To put this into perspective without being too bias. Imagine a room being occupied by an older woman who would have technically qualified for the show called "Hoarders." They hired someone all summer to clean her classroom and her house after she left. Although it looked fairly clean, I realized how much I had to get out of the overstuffed file cabinets and shelves before I could even begin to organize the necessary curriculum and paperwork. In the process, I even found a butter-knife under files, a piece of wrapped gum in a bookshelf, and a moose bone with some meat still on it next to a dusty Rice-Krispy bar on top of another shelf. I'm leaving that there for good luck, good laughs, and possibly survival food.
I have some great people on my teaching team and we have many great plans. However, it sounds like the school and students need much reforming. This year we are hoping to introduce school rules for the first time to increase uniformity. I've witnessed some of the student behavior and am worried because respect seems to be low. Currently as part of the culture, it's expected that students will be destructive. I was walking to my house when I noticed a student on the hood of the school van (one of about 4 vehicles in the village) bending the windshield wipers. To make matters worse, two staff members were chatting near the van without even acknowledging the destructive behavior. So with my hesitant voice, I told him to stop bending them before they broke. The kid seemed shocked. The two staff members glanced up at me, back at him, and I didn't here them say anything to back me up. Three seconds later when I looked back, the boy had hoisted himself up to the very top of the van and was playing there. That boy is in my class.

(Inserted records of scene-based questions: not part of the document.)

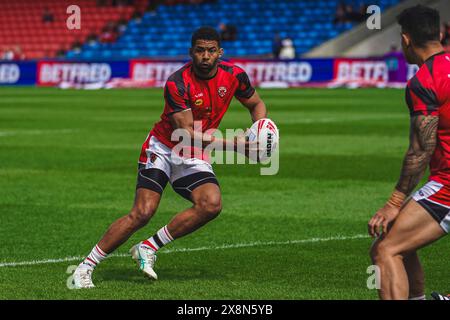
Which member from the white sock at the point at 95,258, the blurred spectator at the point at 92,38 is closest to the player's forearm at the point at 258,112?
the white sock at the point at 95,258

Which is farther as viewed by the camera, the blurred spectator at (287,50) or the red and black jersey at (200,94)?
the blurred spectator at (287,50)

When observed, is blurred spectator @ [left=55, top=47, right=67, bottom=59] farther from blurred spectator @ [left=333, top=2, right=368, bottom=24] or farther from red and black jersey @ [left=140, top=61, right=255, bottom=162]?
red and black jersey @ [left=140, top=61, right=255, bottom=162]

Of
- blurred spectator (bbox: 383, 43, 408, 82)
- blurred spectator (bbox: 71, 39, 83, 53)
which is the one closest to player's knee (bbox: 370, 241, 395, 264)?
blurred spectator (bbox: 383, 43, 408, 82)

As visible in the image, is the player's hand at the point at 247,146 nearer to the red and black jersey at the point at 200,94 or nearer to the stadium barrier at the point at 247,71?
the red and black jersey at the point at 200,94

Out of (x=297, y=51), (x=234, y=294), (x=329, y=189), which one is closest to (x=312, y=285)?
(x=234, y=294)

It's also very much a part of the culture for the people to get something in return for having positive behavior. We are encouraged to have food or the parents won't come to Open House. Another teacher told me she gives the kids one piece of candy every day they make it through with good behavior. I'm worried because my philosophy is that good behavior is expected and exemplary behavior may or may not be rewarded. It will be my year-long goal to encourage their intrinsic motivation and create respect for others as well as themselves.